Building Up – Never start your arm workouts at your goal weight. Instead, just slowly progress up in weight with each workout. Yes, every workout, but not in huge increments. The arms respond best to small changes over a long term.
Rest or No Rest? – You will see suggestions about the use of super sets in many articles or guides to workouts. These are just sets of exercises done with little or no resting in between the exercises. This gives maximum gains and is good for building muscle.
Antagonist/Same Muscles – This is a hot topic and often heavily debated. Essentially it looks at whether it is best to use antagonist exercises (such as tricep and then bicep workouts) or same muscles. Most experts lean toward the same muscle sets for specific results. For instance, going for defined arms would mean using same muscle sets at a rapid pace. However, those who want a lot of strengthening use the antagonist model. What is your goal? If it is good looking arms, go for the same muscles. If it is strength, mix it up with antagonist or different muscles worked in sets.
The ideal and balanced blend of exercises for a total arm workout can be done in three days. You can just skip a day and then do one set, skip another day and do the second set, and so on. Using this approach is going to give you strength, but also a lot of definition.
3-Day Workout Plan
Using a preacher bench, grab the front bar from its rest and use an underhand grip. Raise the bar and stop when your forearms are vertical, then lower it until the arms are extended. Repeat.
Hold the weight bar at shoulder width, using a strong underhand grip. Raise it up so the elbows actually slide back when flexed. Allow the bar to follow the contour of the front of the body and keep moving the bar upward and over the chest until forearms are perpendicular and elbows are pointed toward the floor. Lower until fully extended again. Repeat.
Lying Tricep Press
Lie on your back on the bench. Use an overhand grip on a barbell and hold it over your forehead with your arms fully extended. Lower it by bending your elbows, and as the bar gets close to your head, move the elbows back enough to let the bar pass over the head. Extend the arms to bring the bar back over the head and pull the elbows into their original positions.
Overhead Extension Tricep (with rope)
Use a pulley system to do this one. Attach a rope to a pulley and use an appropriate weight for your level of fitness. Face away from the cable and position your hands behind your head with the elbows pointed up. Elbows will be flexed and your feet will be separated to allow for a strong stance. Extend the elbows and raise above the head, and slowly lower back into position.

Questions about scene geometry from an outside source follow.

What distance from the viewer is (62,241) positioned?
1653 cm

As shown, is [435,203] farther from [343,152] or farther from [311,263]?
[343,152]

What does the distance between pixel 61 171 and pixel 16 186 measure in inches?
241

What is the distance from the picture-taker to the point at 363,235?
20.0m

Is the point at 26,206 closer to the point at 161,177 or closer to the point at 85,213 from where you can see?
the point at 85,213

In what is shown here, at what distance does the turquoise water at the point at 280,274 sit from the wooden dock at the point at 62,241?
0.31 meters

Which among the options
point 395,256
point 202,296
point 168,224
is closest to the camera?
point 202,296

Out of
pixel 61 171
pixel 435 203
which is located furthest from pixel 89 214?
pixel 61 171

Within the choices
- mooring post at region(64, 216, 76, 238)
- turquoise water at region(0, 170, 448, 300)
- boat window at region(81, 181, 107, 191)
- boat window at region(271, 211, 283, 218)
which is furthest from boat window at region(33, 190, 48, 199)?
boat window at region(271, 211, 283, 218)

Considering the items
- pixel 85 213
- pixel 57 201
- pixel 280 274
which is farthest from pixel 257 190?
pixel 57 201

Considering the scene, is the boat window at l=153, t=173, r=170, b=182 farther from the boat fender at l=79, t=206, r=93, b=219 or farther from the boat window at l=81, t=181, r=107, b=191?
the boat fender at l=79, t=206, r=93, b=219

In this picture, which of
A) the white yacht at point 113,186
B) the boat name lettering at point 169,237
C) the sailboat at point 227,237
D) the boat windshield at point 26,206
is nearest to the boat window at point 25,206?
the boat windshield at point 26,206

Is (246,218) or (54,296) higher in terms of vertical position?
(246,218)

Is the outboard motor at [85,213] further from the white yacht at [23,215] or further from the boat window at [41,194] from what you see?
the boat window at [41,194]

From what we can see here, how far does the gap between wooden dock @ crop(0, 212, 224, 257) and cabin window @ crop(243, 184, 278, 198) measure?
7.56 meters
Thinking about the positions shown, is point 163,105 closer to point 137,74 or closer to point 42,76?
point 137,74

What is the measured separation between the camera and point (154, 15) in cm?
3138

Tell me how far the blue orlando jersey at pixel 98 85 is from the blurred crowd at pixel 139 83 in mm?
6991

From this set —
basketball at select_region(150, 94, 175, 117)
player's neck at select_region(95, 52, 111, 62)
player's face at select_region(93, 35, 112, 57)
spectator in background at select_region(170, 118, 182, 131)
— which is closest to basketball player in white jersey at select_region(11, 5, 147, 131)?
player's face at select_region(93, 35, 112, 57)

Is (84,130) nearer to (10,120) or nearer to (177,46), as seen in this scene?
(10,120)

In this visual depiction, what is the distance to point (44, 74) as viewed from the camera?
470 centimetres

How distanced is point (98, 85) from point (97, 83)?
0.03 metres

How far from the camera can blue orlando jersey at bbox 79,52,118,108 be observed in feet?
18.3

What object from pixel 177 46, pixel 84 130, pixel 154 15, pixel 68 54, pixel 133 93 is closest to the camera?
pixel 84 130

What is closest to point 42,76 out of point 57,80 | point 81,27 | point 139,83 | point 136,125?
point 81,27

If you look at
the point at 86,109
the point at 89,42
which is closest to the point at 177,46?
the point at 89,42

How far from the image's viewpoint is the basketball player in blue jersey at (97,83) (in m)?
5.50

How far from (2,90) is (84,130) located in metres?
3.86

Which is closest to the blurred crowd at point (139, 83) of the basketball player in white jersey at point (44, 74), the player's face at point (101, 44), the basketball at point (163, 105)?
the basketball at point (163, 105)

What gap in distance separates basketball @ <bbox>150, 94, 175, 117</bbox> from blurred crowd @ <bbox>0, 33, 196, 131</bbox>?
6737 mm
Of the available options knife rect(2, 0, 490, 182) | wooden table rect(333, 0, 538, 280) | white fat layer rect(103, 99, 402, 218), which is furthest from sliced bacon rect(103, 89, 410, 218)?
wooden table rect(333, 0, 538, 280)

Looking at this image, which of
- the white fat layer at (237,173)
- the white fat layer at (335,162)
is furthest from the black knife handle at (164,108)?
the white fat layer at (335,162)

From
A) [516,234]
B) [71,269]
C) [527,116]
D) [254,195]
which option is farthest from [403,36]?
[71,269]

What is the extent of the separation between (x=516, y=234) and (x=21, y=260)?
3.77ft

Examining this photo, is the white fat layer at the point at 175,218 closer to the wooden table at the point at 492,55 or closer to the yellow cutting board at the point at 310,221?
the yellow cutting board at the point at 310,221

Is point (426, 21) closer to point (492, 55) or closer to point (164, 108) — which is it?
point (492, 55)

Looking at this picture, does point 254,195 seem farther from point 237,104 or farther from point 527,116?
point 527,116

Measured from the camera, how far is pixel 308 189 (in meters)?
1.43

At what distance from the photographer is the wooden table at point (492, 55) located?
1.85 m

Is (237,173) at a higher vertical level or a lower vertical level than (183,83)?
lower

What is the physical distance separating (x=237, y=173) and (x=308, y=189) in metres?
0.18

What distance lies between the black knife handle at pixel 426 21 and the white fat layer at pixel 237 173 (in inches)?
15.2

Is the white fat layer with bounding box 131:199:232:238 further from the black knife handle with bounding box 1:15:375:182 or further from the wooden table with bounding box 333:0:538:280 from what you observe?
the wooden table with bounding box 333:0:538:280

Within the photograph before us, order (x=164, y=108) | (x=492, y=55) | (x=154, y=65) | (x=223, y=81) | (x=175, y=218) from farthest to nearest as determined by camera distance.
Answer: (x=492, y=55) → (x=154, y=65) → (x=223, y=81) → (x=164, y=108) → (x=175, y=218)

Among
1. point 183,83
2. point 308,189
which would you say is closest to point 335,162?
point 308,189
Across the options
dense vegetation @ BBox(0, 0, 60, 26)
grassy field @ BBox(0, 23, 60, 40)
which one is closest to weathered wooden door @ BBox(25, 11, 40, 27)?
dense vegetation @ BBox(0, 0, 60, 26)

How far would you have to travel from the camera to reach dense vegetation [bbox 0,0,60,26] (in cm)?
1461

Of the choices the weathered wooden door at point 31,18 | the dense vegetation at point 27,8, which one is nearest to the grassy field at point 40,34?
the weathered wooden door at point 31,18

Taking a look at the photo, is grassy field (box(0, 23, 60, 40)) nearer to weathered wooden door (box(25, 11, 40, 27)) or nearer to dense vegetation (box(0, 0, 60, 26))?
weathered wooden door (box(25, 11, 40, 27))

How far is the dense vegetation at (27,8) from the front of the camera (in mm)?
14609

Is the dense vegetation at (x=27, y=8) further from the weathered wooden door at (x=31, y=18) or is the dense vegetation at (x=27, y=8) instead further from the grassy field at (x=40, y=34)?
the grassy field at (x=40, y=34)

Barbell Wrist Curl (Palms Up)
On a flat bench place one barbell along one side. Kneel in front of the bench with the barbell on the opposite side. Grab the bar in a palms up position and bring the bar up with the forearms resting on the bench. Curl the wrists upward and bring the weight upward. Uncurl the wrists to slowly lower the weight. You should not move the arms at all.
None of these movements is easy, and so it is important to give a lot of attention to form. When you do, you will see and feel gains immediately. Remember to just adjust the weights in small amounts. Never go from a ten pound to a 20-pound barbell and never use jerky movements that force you to rely on other muscle groups.
The key here is to isolate the different muscle sets in the arms and to get maximum results from minimal input. You can blend up this routine, but try not to do all of your arm work in one day. The arms like to rest, recover and then get a bit challenged again.